**BRIEF:** Please write out, exactly as they appear, the line containing "scientific name: Macaca arctoides" and every line after it to the end of the records, and nothing more.

╭─ EXTRACTED RECORDS

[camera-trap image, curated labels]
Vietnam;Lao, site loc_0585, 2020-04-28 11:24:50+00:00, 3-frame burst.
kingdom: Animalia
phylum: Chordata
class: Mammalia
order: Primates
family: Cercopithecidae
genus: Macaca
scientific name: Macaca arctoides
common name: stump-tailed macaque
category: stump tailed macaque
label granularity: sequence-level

╰─

**RESPONSE BOX:**
scientific name: Macaca arctoides
common name: stump-tailed macaque
category: stump tailed macaque
label granularity: sequence-level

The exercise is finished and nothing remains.